[Dataset entries]
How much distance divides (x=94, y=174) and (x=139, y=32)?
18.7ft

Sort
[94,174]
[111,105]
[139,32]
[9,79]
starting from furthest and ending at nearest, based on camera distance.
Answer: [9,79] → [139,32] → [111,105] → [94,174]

**Task**
Turn the data above into a numbered list and leave out the blank lines.

**Solved exercise**
1. How much distance divides (x=94, y=174) and (x=139, y=32)?
2. 18.7ft
3. Sort
4. [94,174]
5. [111,105]
6. [139,32]
7. [9,79]
8. starting from furthest and ending at nearest, based on camera distance.
9. Answer: [9,79] → [139,32] → [111,105] → [94,174]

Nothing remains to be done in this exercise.